*** Block opens ***

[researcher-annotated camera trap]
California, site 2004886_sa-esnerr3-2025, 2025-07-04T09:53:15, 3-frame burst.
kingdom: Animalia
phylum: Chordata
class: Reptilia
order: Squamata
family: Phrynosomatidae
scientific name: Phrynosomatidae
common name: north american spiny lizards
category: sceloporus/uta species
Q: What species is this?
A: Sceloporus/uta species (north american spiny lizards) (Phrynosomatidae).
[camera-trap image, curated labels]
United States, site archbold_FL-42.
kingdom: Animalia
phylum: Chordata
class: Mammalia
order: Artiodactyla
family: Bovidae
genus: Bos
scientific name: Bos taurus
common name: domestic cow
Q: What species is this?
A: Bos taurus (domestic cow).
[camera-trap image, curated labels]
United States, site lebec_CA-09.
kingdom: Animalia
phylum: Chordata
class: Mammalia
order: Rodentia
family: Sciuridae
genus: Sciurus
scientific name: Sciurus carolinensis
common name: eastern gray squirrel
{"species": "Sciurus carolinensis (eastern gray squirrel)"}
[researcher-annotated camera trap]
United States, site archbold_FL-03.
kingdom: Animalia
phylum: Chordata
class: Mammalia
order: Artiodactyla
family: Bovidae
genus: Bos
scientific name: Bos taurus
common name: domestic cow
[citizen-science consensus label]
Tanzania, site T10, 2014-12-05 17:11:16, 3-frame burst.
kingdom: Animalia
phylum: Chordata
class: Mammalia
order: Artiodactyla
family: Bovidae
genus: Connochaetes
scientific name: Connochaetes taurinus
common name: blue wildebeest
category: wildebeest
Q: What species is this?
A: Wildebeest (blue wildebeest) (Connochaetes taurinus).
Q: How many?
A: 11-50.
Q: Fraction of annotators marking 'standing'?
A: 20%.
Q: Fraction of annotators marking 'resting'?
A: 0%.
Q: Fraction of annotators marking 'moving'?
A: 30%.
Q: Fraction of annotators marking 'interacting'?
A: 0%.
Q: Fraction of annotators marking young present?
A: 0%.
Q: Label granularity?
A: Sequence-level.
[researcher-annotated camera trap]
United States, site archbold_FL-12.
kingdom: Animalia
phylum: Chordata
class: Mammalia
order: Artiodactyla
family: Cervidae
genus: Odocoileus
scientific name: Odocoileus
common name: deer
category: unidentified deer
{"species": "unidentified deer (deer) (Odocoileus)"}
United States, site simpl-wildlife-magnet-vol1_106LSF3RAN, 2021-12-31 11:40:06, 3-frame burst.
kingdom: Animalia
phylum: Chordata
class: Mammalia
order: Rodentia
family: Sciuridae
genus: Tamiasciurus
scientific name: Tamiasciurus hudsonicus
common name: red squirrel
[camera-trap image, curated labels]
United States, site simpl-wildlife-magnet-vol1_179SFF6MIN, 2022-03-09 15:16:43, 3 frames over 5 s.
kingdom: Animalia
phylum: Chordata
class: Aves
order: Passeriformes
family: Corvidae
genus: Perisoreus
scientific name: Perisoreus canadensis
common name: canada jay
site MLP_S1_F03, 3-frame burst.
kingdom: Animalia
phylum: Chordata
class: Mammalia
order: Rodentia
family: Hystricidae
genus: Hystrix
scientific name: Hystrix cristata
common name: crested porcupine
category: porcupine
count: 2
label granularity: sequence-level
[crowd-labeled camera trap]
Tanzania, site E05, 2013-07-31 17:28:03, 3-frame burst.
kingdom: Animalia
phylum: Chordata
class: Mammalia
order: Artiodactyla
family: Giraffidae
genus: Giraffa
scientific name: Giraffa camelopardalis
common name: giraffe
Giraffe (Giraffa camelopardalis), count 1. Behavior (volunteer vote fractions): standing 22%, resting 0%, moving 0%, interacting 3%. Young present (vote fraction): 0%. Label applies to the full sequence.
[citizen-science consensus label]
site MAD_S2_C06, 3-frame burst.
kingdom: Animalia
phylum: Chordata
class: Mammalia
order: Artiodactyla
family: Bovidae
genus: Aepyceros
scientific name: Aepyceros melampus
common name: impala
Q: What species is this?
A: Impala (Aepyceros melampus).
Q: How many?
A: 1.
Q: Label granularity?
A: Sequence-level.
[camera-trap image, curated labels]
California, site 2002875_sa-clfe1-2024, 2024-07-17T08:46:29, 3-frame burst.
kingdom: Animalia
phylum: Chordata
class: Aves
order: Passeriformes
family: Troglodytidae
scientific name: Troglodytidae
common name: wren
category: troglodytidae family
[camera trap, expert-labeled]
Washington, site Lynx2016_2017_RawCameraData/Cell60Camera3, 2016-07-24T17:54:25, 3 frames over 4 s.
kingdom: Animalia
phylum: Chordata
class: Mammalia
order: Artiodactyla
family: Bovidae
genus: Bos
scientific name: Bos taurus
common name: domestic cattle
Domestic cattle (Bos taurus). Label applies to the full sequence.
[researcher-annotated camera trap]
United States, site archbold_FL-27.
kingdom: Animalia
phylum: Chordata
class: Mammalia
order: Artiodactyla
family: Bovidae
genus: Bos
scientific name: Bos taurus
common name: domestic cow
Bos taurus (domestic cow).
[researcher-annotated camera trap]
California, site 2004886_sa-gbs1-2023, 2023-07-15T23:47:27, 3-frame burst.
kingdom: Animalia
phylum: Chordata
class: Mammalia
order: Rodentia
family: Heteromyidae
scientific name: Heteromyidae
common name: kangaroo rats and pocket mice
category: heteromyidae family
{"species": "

*** Block closes ***

**Exercise details:**
A verbatim transcription is required: the first line of the listing, the line containing "United States, site archbold_FL-42.", and every line between them.

**Response:**
[researcher-annotated camera trap]
California, site 2004886_sa-esnerr3-2025, 2025-07-04T09:53:15, 3-frame burst.
kingdom: Animalia
phylum: Chordata
class: Reptilia
order: Squamata
family: Phrynosomatidae
scientific name: Phrynosomatidae
common name: north american spiny lizards
category: sceloporus/uta species
Q: What species is this?
A: Sceloporus/uta species (north american spiny lizards) (Phrynosomatidae).
[camera-trap image, curated labels]
United States, site archbold_FL-42.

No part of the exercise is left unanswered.